The start_days array exists purely to support binary search. Since we need the first event whose start day is strictly greater than the current event's end day, bisect_right is the perfect tool.
The recursive function dfs(index, remaining) represents the best answer achievable starting from a particular event index with a limited number of selections remaining.
The memoization cache is essential. Without it, the recursion would repeatedly solve identical subproblems and become exponential.
Inside the recursion, two decisions are evaluated:
- Skip the current event
- Take the current event and jump directly to the next compatible event
The algorithm returns whichever choice produces the larger total value.
Go Solution
package main
import (
"sort"
)
func maxValue(events [][]int, k int) int {
sort.Slice(events, func(i, j int) bool {
return events[i][0] < events[j][0]
})
n := len(events)
startDays := make([]int, n)
for i := 0; i < n; i++ {
startDays[i] = events[i][0]
}
memo := make([][]int, n)
for i := 0; i < n; i++ {
memo[i] = make([]int, k+1)
for j := 0; j <= k; j++ {
memo[i][j] = -1
}
}
var dfs func(int, int) int
dfs = func(index int, remaining int) int {
if index == n || remaining == 0 {
return 0
}
if memo[index][remaining] != -1 {
return memo[index][remaining]
}
skip := dfs(index+1, remaining)
end := events[index][1]
value := events[index][2]
nextIndex := sort.Search(n, func(i int) bool {
return startDays[i] > end
})
take := value + dfs(nextIndex, remaining-1)
if take > skip {
memo[index][remaining] = take
} else {
memo[index][remaining] = skip
}
return memo[index][remaining]
}
return dfs(0, k)
}
The Go implementation follows the same algorithmic structure as the Python version.

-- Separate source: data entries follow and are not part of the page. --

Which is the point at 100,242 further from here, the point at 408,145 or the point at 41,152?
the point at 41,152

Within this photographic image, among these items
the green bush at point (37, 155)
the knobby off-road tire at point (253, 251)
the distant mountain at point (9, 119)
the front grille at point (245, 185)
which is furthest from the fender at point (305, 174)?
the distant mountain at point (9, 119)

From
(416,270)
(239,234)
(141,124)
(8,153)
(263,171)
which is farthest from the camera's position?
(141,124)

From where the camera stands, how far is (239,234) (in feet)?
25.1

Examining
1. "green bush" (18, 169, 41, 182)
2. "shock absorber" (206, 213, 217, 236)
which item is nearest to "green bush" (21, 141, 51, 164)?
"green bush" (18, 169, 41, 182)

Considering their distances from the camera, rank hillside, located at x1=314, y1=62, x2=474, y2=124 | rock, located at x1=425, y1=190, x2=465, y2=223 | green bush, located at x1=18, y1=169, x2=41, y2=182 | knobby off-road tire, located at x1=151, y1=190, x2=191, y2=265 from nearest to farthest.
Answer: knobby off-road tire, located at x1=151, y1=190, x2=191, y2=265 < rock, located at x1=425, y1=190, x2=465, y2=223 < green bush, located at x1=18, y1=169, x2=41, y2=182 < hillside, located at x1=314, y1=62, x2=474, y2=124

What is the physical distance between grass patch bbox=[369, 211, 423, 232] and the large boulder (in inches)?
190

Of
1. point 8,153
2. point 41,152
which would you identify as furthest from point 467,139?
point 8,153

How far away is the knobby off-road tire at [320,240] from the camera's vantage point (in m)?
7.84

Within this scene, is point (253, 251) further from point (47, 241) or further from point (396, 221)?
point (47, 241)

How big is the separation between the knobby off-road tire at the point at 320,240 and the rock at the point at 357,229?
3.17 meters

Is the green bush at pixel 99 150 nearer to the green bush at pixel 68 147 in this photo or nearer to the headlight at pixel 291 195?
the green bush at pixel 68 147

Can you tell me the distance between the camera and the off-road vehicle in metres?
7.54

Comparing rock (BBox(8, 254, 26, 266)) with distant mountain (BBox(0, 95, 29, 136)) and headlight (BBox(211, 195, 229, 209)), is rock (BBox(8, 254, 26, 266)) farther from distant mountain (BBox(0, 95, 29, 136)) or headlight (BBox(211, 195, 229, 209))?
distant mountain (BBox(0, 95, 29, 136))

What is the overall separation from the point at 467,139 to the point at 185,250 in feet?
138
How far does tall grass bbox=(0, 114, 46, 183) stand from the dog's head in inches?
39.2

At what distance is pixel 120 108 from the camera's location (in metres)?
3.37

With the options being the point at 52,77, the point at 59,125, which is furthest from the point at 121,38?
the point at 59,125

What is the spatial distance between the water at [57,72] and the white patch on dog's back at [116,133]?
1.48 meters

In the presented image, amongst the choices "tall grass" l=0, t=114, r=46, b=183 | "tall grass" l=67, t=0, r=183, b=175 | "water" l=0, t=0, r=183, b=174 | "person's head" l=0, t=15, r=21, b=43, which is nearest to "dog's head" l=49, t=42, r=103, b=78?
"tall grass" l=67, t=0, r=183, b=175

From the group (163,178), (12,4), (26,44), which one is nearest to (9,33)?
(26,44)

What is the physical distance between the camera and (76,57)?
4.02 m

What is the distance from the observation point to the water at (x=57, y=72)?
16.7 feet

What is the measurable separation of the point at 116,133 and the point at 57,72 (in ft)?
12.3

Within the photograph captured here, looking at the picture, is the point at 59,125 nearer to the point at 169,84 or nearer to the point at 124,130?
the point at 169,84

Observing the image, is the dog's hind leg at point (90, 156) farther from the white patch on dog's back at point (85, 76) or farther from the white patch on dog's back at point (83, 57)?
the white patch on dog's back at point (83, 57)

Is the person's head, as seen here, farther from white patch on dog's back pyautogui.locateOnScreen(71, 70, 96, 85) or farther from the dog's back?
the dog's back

Instead of Python's lru_cache, Go uses a manually allocated 2D memoization table initialized with -1.
Binary search is implemented with sort.Search, which finds the first index satisfying the condition startDays[i] > end.
Go slices are naturally dynamic, so no special handling for empty arrays is required. Integer overflow is also not a concern here because the maximum possible answer fits comfortably inside Go's int on LeetCode platforms.
Worked Examples
Example 1
events = [[1,2,4],[3,4,3],[2,3,1]]
k = 2
After sorting:
| Index | Event |
|---|---|
| 0 | [1,2,4] |
| 1 | [2,3,1] |
| 2 | [3,4,3] |
Start days:
[1, 2, 3]
Now evaluate recursively.
State: dfs(0, 2)
Current event:
[1,2,4]
Binary search for first start day > 2:
nextIndex = 2
Choices:
| Choice | Value |
|---|---|
| Skip | dfs(1,2) |
| Take | 4 + dfs(2,1) |
State: dfs(2,1)
Current event:
[3,4,3]
Next compatible index:
3
Choices:
| Choice | Value |
|---|---|
| Skip | 0 |
| Take | 3 + 0 = 3 |
Result:
dfs(2,1) = 3
So:
take = 4 + 3 = 7
The skip branch cannot exceed this value, so the final answer becomes:
7
Example 2
events = [[1,2,4],[3,4,3],[2,3,10]]
k = 2
Sorted events:
| Index | Event |
|---|---|
| 0 | [1,2,4] |
| 1 | [2,3,10] |
| 2 | [3,4,3] |
At event [2,3,10], the next compatible event must start after day 3.
Event [3,4,3] starts exactly on day 3, so it overlaps.
Therefore, taking value 10 prevents selecting any other event.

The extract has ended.